◆ **TESTO FORNITO**:
Un rapporto del National Institute of Health (che è un’agenzia governativa americana, non un gruppo prolife) ha rilevato che i motivi per i quali più frequentemente si chiede l’eutanasia sono motivi psichici o psichiatrici: depressione, disperazione, l’esser dipendenti – e quindi di peso – agli altri, la perdita di controllo o di autonomia.

Nonostante ciò, le proposte di legalizzazione dell’eutanasia, come quella al vaglio della Camera dei deputati, non richiedono uno screening psichiatrico del paziente, prima di assecondare le sue richieste di morte.

◆ **CONSEGNE DELL'ESERCIZIO**:
**1)** Secondo il testo sull'eutanasia, perché è degno di nota che le proposte di legalizzazione non richiedano uno screening psichiatrico? Rispondi in una o due frasi.
**2)** Nel testo sull'eutanasia, che tipo di ente è il National Institute of Health?
**3)** Prosegui il testo sull'eutanasia a partire dall'ultima frase riportata.
I dati provengono da una fonte diversa dal testo.

◆ **DATI RACCOLTI**:
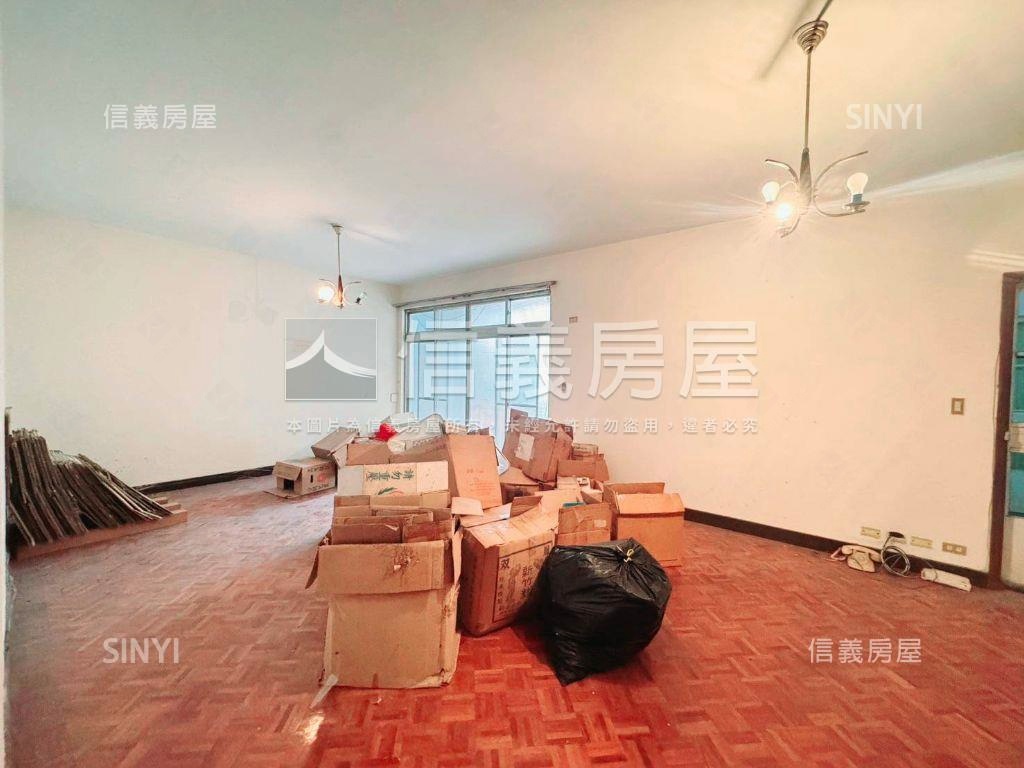 區公所站方正美寓房屋室內格局與周邊環境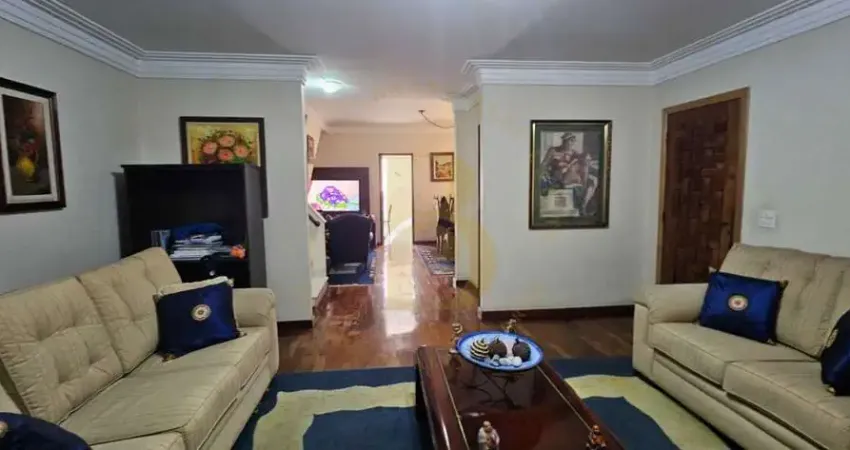 Casa á venda  de 190m²,com 3 dormitórios e 3 vagas no campo grande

◆ **SOLUZIONI DEGLI ESERCIZI**:
**1)** Perché un rapporto del National Institute of Health ha rilevato che i motivi più frequenti per chiedere l'eutanasia sono psichici o psichiatrici, come depressione, disperazione, dipendenza dagli altri e perdita di controllo o di autonomia.

**2)** Un'agenzia governativa americana, non un gruppo prolife.

**3)**
Proprio quelli che si fanno paladini della causa dell’autodeterminazione e della libertà non si curano di sapere se la volontà del moribondo è davvero libera e rettamente formata. Né si prevedono clausole di salvaguardia dalle pressioni esterne che i familiari, gli eredi o gli operatori sanitari possano esercitare più o meno consapevolmente (anche dolosamente) su un malato.

La legalizzazione dell’eutanasia lascia le persone più vulnerabili  – i disabili, gli anziani, e coloro che combattono malattie mentali – in balia dei meccanismi perversi di una legge che offre la morte (“bella”, eutanasia) come soluzione di tutti i problemi.